Figure 7. — (a) Schematic representation of the RPA primary structure with sites of posttranslational modifications and the same modifications mapped on the model of human RPA. Phosphorylation sites are marked with a P in a red circle and with the amino acid noted. SUMOylation sites are marked with an S in a black circle. Ubiquitinylation (U in a blue circle) has been identified on each of the RPA subunits, though specific site are not noted. *Asterisks note phosphorylation sites that were found in yeast RPA. S187/189 have only been noted in yeast. T180 is the corresponding site in human RPA that was identified as S187 in yeast. (b) Sites of Protein-Protein interactions mapped on the structural model of human RPA. Each box is labeled with the location on the RPA molecule that the listed proteins have been found to interact with. In the case of several proteins, multiple binding sites have been identified. While some proteins have only been tested for interaction with entire subunits of RPA, others have been found to bind to specific portions of a subunit, in which case the protein in only noted in the most specific region instead of the subunit. Table 2 indicates the specific amino acid regions where it is known.

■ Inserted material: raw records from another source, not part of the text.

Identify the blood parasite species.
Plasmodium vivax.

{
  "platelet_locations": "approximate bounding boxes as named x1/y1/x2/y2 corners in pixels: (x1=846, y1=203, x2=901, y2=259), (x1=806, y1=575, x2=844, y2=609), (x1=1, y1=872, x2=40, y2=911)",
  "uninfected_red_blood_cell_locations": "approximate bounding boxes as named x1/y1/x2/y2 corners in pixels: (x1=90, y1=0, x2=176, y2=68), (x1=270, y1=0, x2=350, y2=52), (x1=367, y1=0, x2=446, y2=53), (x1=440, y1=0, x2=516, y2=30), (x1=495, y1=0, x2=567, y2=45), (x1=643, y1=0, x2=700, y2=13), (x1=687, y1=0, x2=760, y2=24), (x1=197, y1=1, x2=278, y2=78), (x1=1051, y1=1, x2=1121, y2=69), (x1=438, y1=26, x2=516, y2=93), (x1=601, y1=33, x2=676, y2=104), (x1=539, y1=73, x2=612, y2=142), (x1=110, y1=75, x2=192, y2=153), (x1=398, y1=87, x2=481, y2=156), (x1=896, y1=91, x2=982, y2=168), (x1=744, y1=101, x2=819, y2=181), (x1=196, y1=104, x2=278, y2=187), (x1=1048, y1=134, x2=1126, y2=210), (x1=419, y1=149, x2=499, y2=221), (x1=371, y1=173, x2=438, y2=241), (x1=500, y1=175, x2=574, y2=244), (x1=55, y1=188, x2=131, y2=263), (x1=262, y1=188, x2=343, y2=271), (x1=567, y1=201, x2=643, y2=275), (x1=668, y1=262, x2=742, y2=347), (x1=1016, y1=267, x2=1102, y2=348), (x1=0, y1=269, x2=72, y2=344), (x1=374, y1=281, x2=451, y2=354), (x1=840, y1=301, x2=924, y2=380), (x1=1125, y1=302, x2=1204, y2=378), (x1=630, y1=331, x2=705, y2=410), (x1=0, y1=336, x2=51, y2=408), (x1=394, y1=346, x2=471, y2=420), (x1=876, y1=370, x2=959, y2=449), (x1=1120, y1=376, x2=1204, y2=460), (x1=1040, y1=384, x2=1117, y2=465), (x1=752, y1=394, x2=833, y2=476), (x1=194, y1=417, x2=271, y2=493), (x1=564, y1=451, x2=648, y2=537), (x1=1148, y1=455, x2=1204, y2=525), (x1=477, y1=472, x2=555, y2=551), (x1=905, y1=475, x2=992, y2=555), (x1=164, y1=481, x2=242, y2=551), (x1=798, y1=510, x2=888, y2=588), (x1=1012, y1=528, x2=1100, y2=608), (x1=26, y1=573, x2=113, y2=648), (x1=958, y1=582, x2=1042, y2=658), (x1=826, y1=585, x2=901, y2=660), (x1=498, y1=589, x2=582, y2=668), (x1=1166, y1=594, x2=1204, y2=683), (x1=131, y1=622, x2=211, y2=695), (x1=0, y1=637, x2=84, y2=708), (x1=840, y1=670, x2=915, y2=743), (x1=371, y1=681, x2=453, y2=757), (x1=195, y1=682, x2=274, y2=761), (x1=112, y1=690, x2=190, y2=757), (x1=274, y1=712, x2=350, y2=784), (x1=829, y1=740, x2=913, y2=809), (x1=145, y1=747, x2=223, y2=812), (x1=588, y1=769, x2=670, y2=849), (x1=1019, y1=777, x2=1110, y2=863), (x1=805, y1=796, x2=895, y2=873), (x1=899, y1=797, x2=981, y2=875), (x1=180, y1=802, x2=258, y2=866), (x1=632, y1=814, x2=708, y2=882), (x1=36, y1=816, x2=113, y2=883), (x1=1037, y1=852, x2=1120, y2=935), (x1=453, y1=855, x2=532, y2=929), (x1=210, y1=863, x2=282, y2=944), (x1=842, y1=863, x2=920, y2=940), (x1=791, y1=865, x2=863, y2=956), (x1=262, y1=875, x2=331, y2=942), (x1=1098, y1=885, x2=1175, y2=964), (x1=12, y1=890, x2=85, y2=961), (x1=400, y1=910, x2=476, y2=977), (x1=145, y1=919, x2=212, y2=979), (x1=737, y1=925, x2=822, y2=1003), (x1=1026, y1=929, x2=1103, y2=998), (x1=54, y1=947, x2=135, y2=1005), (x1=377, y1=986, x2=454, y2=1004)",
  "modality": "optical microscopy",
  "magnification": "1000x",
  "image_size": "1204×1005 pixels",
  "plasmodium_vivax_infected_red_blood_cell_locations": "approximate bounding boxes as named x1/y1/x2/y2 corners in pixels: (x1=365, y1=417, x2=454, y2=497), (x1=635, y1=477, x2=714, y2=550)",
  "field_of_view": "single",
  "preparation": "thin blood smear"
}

While many of these interactions have been expected to primarily function to recruit downstream proteins to the site of DNA maintenance, these interactions may also be modulating the dynamics of RPA, as discussed in the previous section. For example, in yeast homologous recombination, Rad52 protein promotes loading of Rad51 recombinase on the RPA-coated ssDNA (90,92,93). Initial yeast two-hybrid analysis suggested that the Rad52-RPA interaction involves all three subunits of RPA, and also showed that two S. cerevisiae RAD52 mutants, rad52–34 and rad52–38, both within the conserved N-terminal domain of Rad52, were defective in binding RFA1 (RPA70), but not RFA2 (RPA32) (154). Later, an acidic region within the C-terminal domain of Rad52 (including residues Q308, D309, D310, D311) was identified as a site important for interaction with RPA (187). A multivalence of Rad52-RPA interaction is reflected in the observation that Rad52-Q308A/D309A/D310A/D311A was only partially defective in its recombination mediator activity in vitro (187). Further dissection of the Rad52-RPA interaction in homologous recombination suggested that the middle portion of conserved N-terminal domain of Rad52 associates with DNA-bound RPA and contributed to the recombination mediator activity, i.e. in Rad52 ability to facilitate replacement of RPA on ssDNA with the Rad51 recombinase (188). In an unexpected finding, Rad52 was observed to stabilize ssDNA-bound RPA (189). In a more recent single-molecule study of RPA Pokhrel, Caldwell and colleagues revealed that Rad52 binding prevented DBD-D from accessing ssDNA, providing an opening for downstream proteins like Rad51 to access ssDNA (40). In this way, Rad52 is able to both stabilize the ternary Rad52-RPA-ssDNA complex while allowing other proteins to access the ssDNA. Rad52 interacting sites have been identified in both RPA70 and RPA32, which may explain the ability of Rad52 to reduce the flexibility of RPA within the Rad52-RPA-ssDNA ternary complex (Figure 5 and Figure 6c). In human homologous recombination, BRCA2 plays the role of recombination mediator, but it is not known if the mechanism is similar to that of Rad52 in yeast.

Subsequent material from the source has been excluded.